Für den Schäferhundmischling dagegen ist es nur ein Spiel. "Der Hund will nur seine Lieblingssachen finden. Dass er dabei Menschenleben rettet, ist ihm egal", sagt Hundeführer Rudi Kolb. Er und seine Kameraden von der Lawinenhundestaffel werden mit ihren vierbeinigen Helfern immer dann alarmiert, wenn in den Bergen jemand vermisst wird.
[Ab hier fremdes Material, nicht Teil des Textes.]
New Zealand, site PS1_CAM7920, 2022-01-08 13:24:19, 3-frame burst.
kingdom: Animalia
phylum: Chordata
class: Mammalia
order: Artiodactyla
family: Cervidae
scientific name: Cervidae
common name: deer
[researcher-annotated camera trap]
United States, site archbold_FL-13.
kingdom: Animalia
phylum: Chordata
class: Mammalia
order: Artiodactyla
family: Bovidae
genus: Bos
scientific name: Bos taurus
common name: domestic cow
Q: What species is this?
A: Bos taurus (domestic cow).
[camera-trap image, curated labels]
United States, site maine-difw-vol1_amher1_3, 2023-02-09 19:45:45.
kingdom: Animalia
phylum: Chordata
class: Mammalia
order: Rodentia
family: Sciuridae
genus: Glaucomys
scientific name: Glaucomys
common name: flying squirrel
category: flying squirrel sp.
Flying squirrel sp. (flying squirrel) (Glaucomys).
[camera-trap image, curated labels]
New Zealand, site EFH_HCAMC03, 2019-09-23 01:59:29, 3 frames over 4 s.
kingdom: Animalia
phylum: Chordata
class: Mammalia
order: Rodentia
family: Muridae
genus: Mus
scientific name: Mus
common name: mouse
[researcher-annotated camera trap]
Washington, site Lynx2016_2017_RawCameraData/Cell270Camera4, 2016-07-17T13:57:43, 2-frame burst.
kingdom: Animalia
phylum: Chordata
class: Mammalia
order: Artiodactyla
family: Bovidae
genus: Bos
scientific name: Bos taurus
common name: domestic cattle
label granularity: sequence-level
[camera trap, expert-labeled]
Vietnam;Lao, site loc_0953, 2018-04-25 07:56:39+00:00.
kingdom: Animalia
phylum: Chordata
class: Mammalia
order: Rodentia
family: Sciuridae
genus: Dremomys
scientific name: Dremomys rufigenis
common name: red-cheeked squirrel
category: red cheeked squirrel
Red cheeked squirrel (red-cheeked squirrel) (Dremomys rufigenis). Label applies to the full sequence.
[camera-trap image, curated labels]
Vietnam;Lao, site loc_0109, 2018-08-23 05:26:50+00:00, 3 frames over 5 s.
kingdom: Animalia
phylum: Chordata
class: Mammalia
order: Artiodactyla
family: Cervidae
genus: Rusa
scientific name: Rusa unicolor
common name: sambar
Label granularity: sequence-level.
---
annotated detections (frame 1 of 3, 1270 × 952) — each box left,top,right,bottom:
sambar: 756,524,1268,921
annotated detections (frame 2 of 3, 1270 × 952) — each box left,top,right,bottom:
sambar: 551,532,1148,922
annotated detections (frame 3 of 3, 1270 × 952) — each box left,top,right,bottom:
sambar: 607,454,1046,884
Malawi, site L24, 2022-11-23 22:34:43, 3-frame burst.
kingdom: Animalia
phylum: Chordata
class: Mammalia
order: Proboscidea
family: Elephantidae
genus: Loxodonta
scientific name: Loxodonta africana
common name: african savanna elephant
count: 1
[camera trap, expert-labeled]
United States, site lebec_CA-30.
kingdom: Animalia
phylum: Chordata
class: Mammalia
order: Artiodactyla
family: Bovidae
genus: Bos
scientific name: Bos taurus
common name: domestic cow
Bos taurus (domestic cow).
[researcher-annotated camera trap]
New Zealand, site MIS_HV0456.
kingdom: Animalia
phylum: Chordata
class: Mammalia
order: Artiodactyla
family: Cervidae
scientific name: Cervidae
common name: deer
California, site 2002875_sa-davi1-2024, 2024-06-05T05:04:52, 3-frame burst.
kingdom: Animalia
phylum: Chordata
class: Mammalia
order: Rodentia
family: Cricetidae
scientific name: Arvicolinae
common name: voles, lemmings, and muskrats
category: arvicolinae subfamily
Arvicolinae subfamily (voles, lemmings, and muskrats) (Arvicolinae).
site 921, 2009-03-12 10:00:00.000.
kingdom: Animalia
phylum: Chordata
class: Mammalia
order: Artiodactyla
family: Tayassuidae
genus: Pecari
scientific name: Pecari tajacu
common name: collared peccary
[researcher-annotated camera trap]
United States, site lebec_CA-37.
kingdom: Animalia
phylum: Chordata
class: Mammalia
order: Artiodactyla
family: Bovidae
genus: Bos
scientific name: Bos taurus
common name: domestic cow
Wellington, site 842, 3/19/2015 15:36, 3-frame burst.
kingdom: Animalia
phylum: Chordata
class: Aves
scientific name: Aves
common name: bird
Wenn bei Rudi Kolb und seinen Kameraden der Funkmelder piepst, muss es schnell gehen. Dann ist irgendwo in den Bergen eine Lawine abgegangen und Personen sind abgängig. Kolb ruft bei der Rettungsleitstelle zurück. Dort versucht man, einen Hubschrauber zu organisieren, der ihn und seinen Suchhund Bärli so schnell wie möglich an den Unglücksort bringt. Denn der Faktor Zeit ist entscheidend: Je schneller ein Lawinenopfer gefunden wird, desto größer sind die Überlebenschancen. Und trotz hochmoderner Ortungsgeräte können die Helfer auf die empfindlichen Nasen der Suchhunde nicht verzichten.

Die Lawinenhundestaffel Hochland, zuständig für einen Bereich, der von Garmisch bis nach Grassau reicht, besteht aus insgesamt 17 Hundeführern mit ihren Vierbeinern. Im Bereich Rosenheim sind es vier Ehrenamtliche.

"Immer wenn es aufwärts geht, werden wir angefordert", sagt Kolb. Die Lawinenhundeführer haben die nötige Ausbildung und Ausrüstung, um sich auch in schwierigem Gelände bewegen zu können. Abseilen samt Hund gehört ebenso dazu wie das Absetzen per Hubschrauber aus der Luft.

Im Sommer ist die Hundestaffel vor allem bei Vermisstensuchen im Einsatz. In den Wintermonaten wird sie fast ausschließlich nach Lawinenabgängen alarmiert. Im letzten Winter gab es mehrere Großeinsätze, etwa an der Kampenwand und am Wildalpjoch im Wendelsteingebiet. Nach stundenlanger Suche stand in beiden Fällen fest, dass niemand verschüttet worden war - zum Glück. "Aber das kann vorher niemand wissen", sagt Kolb. Er war schon bei vielen Einsätzen mit dabei. Manchmal kamen die Helfer zu spät.

Für die Hunde dagegen ist das Ganze nur ein Spiel. Für sie beginnt die Ausbildung im Alter von sechs Monaten. Zunächst versteckt man das Lieblingsspielzeug des Vierbeiners und belohnt ihn, wenn er es findet. Später lässt sich der Hundeführer suchen, irgendwann sind es fremde Personen. Die Verstecke werden komplizierter, die Suchfelder größer, man inszeniert Ablenkungen, mehrere Personen müssen gefunden werden. Am Ende muss der Hund drei Prüfungen ablegen, um vollständig einsatzfähig zu sein.

"Fertig ist man aber nie, denn man muss täglich mit dem Hund etwas tun", sagt Kolb. Auch deshalb, weil sich die vierbeinigen Bergwachtler jedes Jahr zwei Prüfungen stellen müssen. Doch auch die ehrenamtlichen Hundeführer absolvieren aufwändige Lehrgänge. Neben der allgemeinen Bergwachtausbildung gibt es eine eigene Ausbildung zum Lawinenhundeführer.

Im Januar geht es für die Staffel eine Woche lang auf die Aiplspitze. Theorie, Wetter- und Lawinenkunde, Hundepsychologie und praktische Übungen mit dem Hund stehen auf dem Programm. Schließlich wollen sie gut vorbereitet sein, wenn der Piepser losgeht.

Weniger werden die Einsätze wohl auch in Zukunft nicht, trotz aller Technik. Tourengehen liegt im Trend, immer mehr Freizeitsportler suchen das Erlebnis abseits der Pisten. Eine komplette Sicherheitsausrüstung, bestehend aus Sonde, Schaufel und Lawinensuchgerät, sollte immer mit dabei sein. Doch dabei haben reicht nicht: "Man muss sie auch im Stress des Ernstfalls benutzen können", so Kolb. Denn wenn jemand verschüttet wird, entscheiden Minuten über Leben und Tod: "Die Kameradenhilfe ist viel wichtiger als unsere Suchhunde."